Hereafter, at the moment of the collision, the energies consumed by plastic deformation of the bottoms of the battery packs 20 and 30 in the above two embodiments and the bottom of the battery pack 10 in related art are compared through simulation analyses, to verify the collision safety performances of the battery packs 20 and 30 in the bottom collision accident. The energy consumed by the plastic deformation of an article is also called the plastic deformation energy of the article, referring to the energy to be absorbed by the article to cause the plastic deformation thereof.

In the simulation analyses, the impact on the bottoms of the battery packs is along the forward driving direction X of the electric vehicle, and the battery packs 10, 20, and 30 have substantially the same structure except that the battery cells 101 in the battery pack 10 are in the vertical arrangement, the battery cells 201 in the battery pack 20 are in the forward inclined arrangement, and the battery cells 301 in the battery pack 30 are in the backward inclined arrangement. The inclined arrangements with the forward inclination angle α of 10°, 20°, and 30° for the battery pack 20 and the inclined arrangements with the backward inclination angle β of 10°, 20°, and 30° for the battery pack 30 are analyzed. The total plastic deformation energies of the battery backs 10, 20, 30, the plastic deformation energies of the housings 102, 202, 302 of the battery packs 10, 20, 30, the plastic deformation energies of jellyrolls of the battery cells 101, 201, 301 in the battery packs, and the plastic deformation energies of the casings of the battery cells 101, 201, 301 in the battery packs are compared. Therefore, the collision safety performances of the battery packs 20 and 30 in the bottom collision accident are multi-dimensionally verified.

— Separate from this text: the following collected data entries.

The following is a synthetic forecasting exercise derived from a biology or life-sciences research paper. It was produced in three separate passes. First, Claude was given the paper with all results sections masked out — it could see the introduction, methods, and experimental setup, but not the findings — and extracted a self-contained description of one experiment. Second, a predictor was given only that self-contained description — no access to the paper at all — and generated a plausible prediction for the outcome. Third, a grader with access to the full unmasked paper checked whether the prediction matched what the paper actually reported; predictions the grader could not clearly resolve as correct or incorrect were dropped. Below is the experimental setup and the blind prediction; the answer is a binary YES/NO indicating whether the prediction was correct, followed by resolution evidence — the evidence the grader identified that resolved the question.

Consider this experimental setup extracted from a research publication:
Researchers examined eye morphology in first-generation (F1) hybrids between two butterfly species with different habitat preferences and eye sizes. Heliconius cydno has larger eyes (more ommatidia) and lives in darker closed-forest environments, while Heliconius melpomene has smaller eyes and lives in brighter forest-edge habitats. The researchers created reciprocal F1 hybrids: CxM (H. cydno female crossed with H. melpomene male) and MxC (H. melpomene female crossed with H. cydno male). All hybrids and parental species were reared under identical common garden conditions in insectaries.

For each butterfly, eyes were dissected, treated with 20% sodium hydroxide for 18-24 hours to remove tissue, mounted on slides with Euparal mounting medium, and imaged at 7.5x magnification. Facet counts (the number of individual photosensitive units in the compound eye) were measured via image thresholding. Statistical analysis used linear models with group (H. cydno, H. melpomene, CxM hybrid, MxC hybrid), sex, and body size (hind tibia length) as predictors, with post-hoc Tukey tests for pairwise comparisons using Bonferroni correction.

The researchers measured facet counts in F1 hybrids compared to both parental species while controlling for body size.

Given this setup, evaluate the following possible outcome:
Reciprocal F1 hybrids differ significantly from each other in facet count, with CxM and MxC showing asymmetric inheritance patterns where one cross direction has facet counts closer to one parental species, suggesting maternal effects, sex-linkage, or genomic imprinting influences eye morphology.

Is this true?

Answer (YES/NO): NO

If the total plastic deformation energy of the battery pack is relatively low, which means that the energy absorbed by the entire battery pack in the bottom collision is relatively low, then the possibility of the thermal runaway of the entire battery back is relatively low. If the plastic deformation energy of the housing of battery pack is relatively high, which means that the energy absorbed by the housing of the battery back in the bottom collision is relatively high and the structural energy absorption effect of the housing of the battery pack is relatively good, then the possibility of the thermal runaway of battery cells in the housing of the battery pack is reduced. If the plastic deformation energy of the jellyroll of the battery cell in the battery pack is relatively low, which means that the energy absorbed by the jellyroll of the battery cell in the bottom collision is relatively low, then the possibility of the thermal runaway of the battery cell is relatively low. If the plastic deformation energy of the casing of the battery cell in the battery pack is relatively low, which means the energy adsorbed by the casing of the battery cell in the bottom collision is relatively low, then the possibility of the thermal runaway of the battery cell is relatively low.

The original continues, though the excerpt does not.